• EXERCISE BRIEF: Please copy the listing from its start through the line containing "Which is larger, the value for 疾病管理", both included, and swap every "lowest" for "smallest" while leaving everything else untouched.

SOURCE MATERIAL START

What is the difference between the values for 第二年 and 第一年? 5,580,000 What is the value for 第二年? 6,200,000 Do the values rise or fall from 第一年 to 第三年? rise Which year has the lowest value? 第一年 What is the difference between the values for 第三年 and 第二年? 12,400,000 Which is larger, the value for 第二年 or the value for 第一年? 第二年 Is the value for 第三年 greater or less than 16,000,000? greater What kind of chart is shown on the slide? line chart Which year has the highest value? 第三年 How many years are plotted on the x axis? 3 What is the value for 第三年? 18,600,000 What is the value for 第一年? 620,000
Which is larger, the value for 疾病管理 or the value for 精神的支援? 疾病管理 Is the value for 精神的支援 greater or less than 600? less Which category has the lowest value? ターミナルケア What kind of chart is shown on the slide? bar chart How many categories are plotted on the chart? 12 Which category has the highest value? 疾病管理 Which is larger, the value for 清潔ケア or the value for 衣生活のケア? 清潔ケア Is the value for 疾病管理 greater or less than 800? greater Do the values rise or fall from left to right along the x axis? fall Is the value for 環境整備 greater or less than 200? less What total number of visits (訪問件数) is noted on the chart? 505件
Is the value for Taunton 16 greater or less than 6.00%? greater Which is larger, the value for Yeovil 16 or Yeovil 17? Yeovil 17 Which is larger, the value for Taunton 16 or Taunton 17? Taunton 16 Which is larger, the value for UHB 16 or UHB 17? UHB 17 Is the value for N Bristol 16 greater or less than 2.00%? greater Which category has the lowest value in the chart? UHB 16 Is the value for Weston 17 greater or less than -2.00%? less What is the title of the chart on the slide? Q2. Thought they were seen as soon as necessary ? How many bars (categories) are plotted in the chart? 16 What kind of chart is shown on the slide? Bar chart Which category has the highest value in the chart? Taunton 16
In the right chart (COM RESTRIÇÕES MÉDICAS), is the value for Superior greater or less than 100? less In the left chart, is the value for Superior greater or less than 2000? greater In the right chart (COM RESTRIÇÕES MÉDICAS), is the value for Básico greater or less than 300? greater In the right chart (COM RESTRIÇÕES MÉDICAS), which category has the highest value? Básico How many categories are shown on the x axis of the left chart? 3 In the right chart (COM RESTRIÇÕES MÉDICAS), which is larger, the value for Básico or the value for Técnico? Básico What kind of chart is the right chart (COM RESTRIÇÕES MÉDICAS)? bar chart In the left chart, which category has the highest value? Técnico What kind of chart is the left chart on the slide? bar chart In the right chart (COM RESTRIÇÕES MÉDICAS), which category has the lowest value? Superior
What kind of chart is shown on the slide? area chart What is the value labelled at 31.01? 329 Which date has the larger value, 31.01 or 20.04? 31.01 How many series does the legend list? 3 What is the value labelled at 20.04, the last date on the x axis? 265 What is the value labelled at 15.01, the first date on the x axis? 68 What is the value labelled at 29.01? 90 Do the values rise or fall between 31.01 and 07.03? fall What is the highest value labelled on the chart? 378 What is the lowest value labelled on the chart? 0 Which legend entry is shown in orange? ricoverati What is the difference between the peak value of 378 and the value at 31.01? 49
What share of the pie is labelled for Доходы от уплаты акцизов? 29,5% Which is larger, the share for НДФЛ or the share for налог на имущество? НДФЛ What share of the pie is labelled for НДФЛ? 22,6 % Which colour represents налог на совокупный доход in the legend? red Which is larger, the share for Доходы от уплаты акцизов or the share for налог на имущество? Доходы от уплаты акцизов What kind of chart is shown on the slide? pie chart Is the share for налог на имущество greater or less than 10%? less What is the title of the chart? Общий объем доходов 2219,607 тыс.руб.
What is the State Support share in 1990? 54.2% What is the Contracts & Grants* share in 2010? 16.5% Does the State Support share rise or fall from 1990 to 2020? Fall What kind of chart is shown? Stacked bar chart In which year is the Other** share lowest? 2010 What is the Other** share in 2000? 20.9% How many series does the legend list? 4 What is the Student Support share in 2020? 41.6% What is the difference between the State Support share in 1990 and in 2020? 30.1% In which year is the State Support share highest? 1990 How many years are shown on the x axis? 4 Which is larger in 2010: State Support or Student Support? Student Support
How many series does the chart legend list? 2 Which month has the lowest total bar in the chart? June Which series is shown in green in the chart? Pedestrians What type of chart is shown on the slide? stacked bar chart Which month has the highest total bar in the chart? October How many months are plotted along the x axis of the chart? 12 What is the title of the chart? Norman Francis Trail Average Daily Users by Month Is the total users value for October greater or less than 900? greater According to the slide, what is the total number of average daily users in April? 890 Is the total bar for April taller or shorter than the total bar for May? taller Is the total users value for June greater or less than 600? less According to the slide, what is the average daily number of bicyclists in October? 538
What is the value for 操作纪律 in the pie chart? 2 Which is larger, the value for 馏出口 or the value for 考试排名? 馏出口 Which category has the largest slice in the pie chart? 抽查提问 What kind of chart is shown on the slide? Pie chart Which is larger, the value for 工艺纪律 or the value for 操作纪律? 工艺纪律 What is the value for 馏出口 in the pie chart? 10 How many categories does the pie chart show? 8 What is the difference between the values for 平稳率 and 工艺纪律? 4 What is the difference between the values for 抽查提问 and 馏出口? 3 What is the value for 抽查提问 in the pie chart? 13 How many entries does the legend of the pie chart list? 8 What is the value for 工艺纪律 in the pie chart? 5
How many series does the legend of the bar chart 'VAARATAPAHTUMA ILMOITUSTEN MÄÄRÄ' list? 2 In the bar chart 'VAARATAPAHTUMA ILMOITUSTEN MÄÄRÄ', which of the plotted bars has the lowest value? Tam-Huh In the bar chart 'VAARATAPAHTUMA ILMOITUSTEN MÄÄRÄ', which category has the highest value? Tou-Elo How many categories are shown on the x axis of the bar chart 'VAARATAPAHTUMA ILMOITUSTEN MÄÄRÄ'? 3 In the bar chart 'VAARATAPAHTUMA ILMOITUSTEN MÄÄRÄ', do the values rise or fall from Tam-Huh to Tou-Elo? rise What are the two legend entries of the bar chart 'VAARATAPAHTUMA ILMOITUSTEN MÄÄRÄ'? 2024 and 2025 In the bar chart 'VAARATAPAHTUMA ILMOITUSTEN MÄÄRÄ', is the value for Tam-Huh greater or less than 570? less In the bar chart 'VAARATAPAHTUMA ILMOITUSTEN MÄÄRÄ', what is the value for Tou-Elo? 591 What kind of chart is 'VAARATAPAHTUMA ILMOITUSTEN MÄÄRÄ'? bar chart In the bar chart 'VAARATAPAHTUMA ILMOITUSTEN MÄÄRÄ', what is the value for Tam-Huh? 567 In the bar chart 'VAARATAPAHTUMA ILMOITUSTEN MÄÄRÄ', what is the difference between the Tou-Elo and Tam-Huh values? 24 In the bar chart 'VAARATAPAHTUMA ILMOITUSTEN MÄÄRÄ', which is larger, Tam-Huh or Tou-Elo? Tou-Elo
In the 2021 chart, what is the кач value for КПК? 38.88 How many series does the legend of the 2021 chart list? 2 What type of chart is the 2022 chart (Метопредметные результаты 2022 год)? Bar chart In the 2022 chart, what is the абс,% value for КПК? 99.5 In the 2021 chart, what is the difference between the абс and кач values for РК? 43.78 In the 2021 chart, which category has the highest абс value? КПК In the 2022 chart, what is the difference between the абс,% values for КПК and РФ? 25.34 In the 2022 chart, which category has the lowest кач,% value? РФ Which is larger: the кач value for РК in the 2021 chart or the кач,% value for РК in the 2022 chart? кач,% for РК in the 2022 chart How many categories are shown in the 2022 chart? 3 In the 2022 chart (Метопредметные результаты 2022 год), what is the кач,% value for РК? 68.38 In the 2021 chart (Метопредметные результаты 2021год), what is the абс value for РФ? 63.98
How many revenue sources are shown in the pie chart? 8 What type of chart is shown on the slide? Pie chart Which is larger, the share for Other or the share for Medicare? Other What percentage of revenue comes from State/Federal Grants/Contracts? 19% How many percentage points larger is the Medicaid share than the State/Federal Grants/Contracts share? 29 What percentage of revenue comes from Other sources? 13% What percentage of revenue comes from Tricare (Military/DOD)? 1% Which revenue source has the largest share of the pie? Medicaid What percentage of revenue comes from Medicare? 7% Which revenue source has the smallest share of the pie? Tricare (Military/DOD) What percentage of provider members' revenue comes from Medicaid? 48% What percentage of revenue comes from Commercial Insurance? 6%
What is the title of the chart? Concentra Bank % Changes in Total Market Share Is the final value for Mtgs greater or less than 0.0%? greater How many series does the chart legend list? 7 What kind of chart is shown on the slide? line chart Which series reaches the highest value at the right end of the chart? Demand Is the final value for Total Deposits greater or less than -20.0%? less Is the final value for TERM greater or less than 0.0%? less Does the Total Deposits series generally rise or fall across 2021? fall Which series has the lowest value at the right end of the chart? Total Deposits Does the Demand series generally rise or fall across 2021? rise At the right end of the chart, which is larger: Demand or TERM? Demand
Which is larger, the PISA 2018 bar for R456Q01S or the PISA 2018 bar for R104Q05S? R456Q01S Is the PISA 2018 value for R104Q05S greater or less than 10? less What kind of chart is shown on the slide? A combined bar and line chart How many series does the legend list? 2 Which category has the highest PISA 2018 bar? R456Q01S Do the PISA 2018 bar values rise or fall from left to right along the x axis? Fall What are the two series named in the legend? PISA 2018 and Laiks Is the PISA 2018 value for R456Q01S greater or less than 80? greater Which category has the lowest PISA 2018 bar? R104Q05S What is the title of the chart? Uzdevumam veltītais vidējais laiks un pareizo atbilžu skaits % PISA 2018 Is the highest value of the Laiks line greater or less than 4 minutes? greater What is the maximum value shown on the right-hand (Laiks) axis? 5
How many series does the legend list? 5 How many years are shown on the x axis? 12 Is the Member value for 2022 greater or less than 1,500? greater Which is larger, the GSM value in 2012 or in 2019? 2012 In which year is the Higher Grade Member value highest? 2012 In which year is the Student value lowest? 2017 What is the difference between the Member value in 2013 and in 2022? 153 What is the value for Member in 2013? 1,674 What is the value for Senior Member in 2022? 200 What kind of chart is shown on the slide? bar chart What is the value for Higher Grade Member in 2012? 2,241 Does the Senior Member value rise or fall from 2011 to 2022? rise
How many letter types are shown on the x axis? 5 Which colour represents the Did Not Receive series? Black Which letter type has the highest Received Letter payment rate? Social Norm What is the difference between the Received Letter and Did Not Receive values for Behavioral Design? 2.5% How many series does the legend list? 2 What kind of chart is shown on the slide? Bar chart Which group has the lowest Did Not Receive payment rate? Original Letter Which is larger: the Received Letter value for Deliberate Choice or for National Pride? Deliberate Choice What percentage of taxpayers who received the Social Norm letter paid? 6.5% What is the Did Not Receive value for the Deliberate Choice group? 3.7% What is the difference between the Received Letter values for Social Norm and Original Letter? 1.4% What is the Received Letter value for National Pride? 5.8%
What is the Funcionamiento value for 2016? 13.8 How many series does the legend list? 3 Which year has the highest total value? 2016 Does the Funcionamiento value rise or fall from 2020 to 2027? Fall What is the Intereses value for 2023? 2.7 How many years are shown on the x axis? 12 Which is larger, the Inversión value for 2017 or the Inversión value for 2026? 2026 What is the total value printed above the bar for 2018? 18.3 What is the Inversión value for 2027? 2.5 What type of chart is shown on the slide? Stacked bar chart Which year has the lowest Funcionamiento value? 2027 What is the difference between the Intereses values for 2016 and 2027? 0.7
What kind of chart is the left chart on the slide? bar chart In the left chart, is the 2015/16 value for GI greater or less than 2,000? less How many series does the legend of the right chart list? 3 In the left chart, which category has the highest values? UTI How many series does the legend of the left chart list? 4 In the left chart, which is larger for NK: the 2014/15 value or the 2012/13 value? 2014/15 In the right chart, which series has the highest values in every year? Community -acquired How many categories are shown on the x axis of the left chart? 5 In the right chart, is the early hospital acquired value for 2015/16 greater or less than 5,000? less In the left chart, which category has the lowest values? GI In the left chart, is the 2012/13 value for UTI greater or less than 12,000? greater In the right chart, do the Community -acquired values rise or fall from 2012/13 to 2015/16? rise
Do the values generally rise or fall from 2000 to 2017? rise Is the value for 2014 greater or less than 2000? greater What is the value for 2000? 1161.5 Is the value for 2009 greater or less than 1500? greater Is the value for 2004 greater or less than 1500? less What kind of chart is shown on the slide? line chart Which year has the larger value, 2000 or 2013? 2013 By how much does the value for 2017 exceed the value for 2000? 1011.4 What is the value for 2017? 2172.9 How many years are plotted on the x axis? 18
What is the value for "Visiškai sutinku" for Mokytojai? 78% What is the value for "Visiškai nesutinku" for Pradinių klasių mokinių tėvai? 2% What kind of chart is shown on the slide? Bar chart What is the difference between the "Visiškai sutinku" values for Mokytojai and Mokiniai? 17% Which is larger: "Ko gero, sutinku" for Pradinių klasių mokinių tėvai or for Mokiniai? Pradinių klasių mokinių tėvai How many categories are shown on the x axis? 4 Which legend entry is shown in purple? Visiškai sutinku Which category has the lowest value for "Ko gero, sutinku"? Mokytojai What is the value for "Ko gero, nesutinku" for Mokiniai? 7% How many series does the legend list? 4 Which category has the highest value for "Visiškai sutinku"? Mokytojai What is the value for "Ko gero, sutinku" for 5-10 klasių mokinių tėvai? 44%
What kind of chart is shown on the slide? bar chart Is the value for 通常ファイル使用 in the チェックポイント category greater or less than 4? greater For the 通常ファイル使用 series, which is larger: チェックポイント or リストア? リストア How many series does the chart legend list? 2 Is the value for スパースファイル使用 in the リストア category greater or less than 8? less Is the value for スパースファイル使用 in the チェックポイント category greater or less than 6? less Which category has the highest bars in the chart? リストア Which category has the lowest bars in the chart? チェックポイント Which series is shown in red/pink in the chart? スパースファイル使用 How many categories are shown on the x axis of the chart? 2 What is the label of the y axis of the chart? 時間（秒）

SOURCE MATERIAL END

• TASK ANSWER:
What is the difference between the values for 第二年 and 第一年? 5,580,000 What is the value for 第二年? 6,200,000 Do the values rise or fall from 第一年 to 第三年? rise Which year has the smallest value? 第一年 What is the difference between the values for 第三年 and 第二年? 12,400,000 Which is larger, the value for 第二年 or the value for 第一年? 第二年 Is the value for 第三年 greater or less than 16,000,000? greater What kind of chart is shown on the slide? line chart Which year has the highest value? 第三年 How many years are plotted on the x axis? 3 What is the value for 第三年? 18,600,000 What is the value for 第一年? 620,000
Which is larger, the value for 疾病管理 or the value for 精神的支援? 疾病管理 Is the value for 精神的支援 greater or less than 600? less Which category has the smallest value? ターミナルケア What kind of chart is shown on the slide? bar chart How many categories are plotted on the chart? 12 Which category has the highest value? 疾病管理 Which is larger, the value for 清潔ケア or the value for 衣生活のケア? 清潔ケア Is the value for 疾病管理 greater or less than 800? greater Do the values rise or fall from left to right along the x axis? fall Is the value for 環境整備 greater or less than 200? less What total number of visits (訪問件数) is noted on the chart? 505件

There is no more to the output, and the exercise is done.